__Task objective__: From the data that follows, set down exactly the lines from the one with "-Jazz·ya 爵士屋(来福士店)" through the one with "Fat Momma Kitchen Menu", counting both. Pictures stay out.

__Exercise data__:

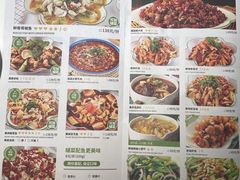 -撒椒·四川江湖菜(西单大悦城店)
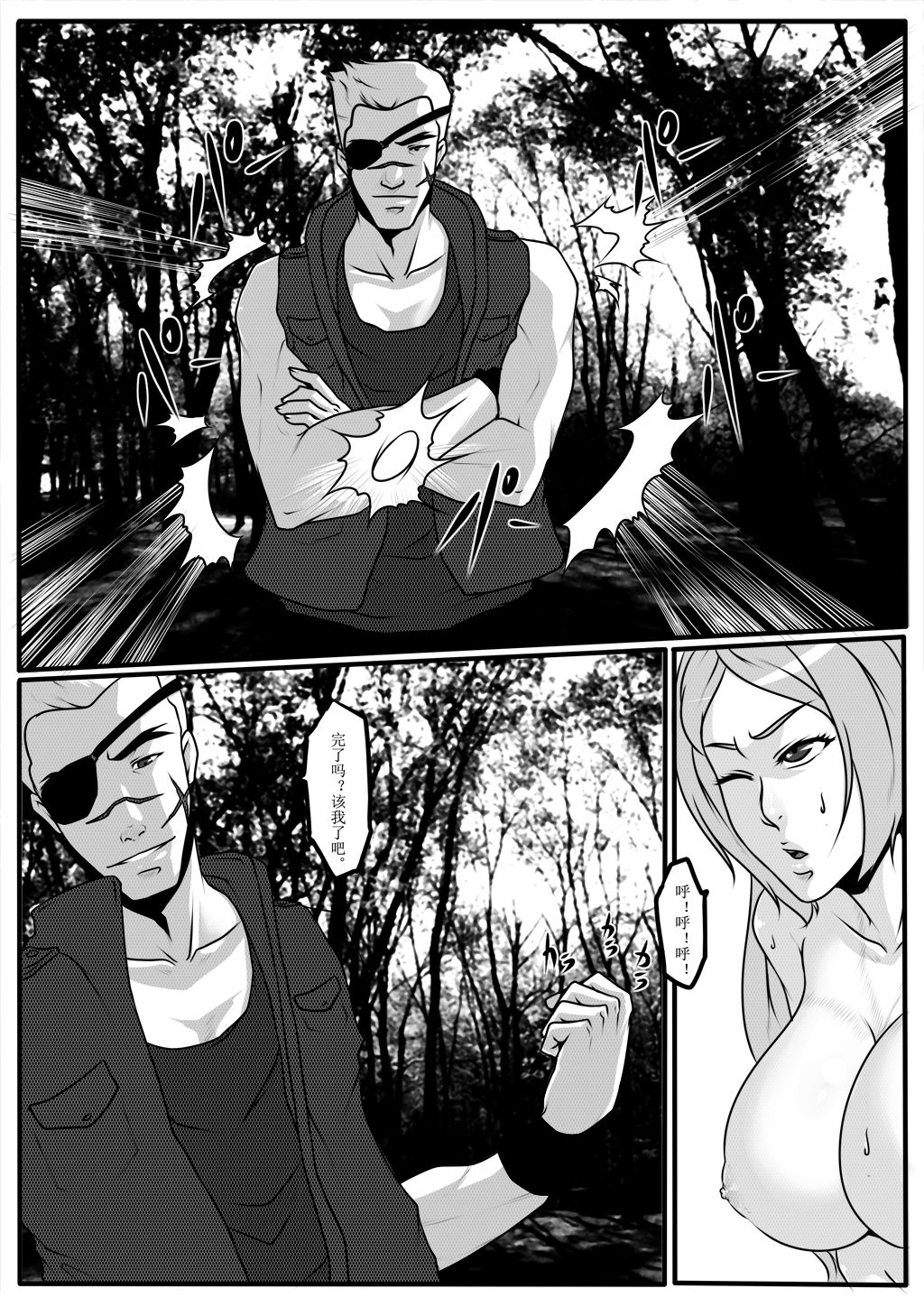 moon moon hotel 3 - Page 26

==

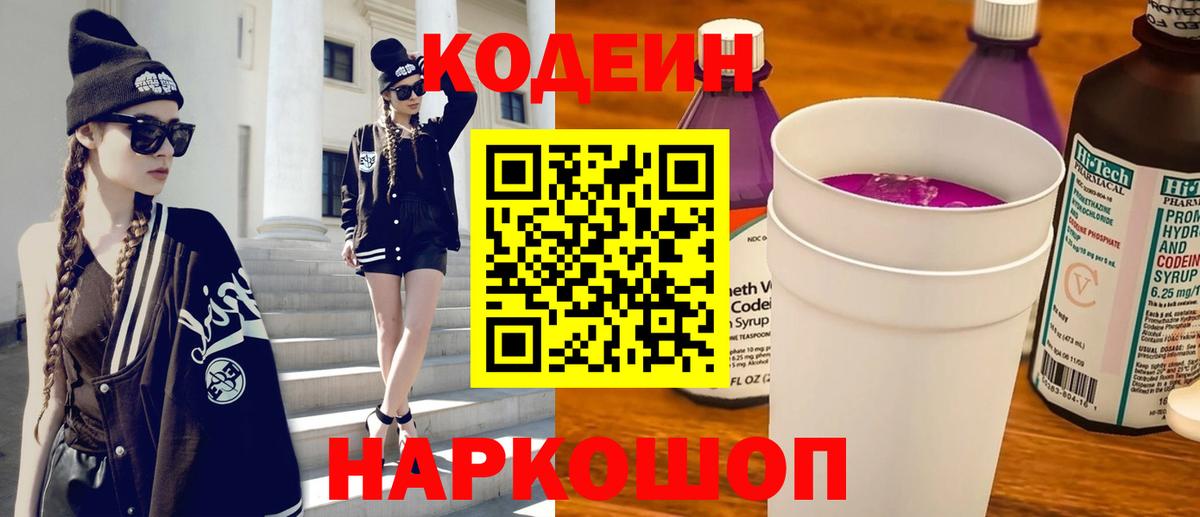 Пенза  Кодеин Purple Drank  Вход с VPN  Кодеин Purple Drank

* * *

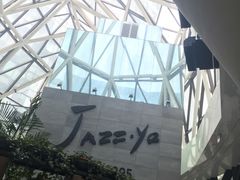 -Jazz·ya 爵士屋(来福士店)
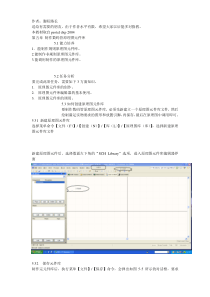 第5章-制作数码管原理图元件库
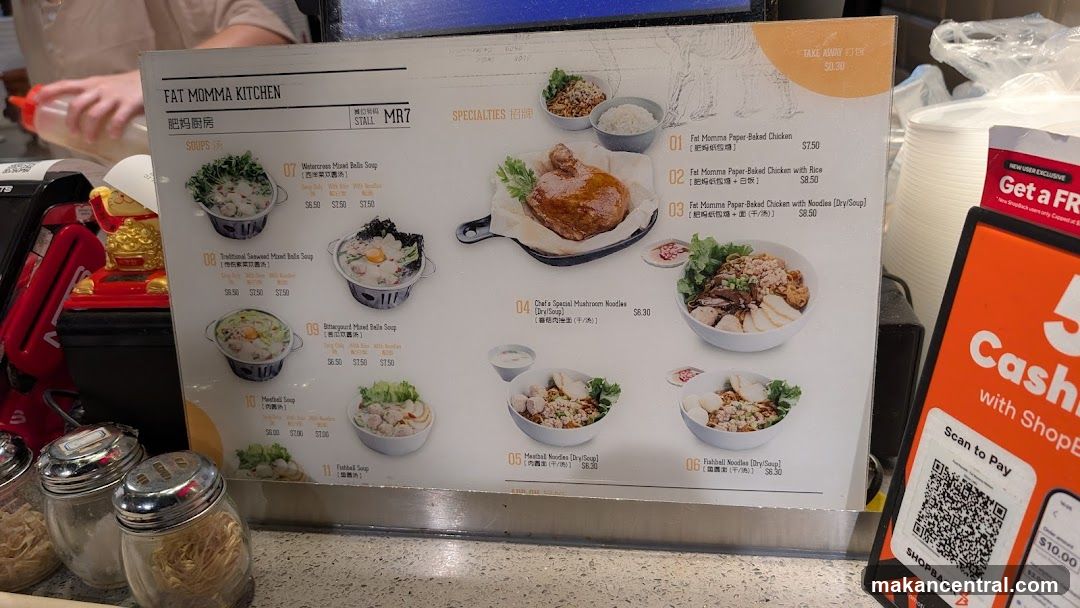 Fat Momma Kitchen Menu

__Response__:
 -Jazz·ya 爵士屋(来福士店)
 第5章-制作数码管原理图元件库
 Fat Momma Kitchen Menu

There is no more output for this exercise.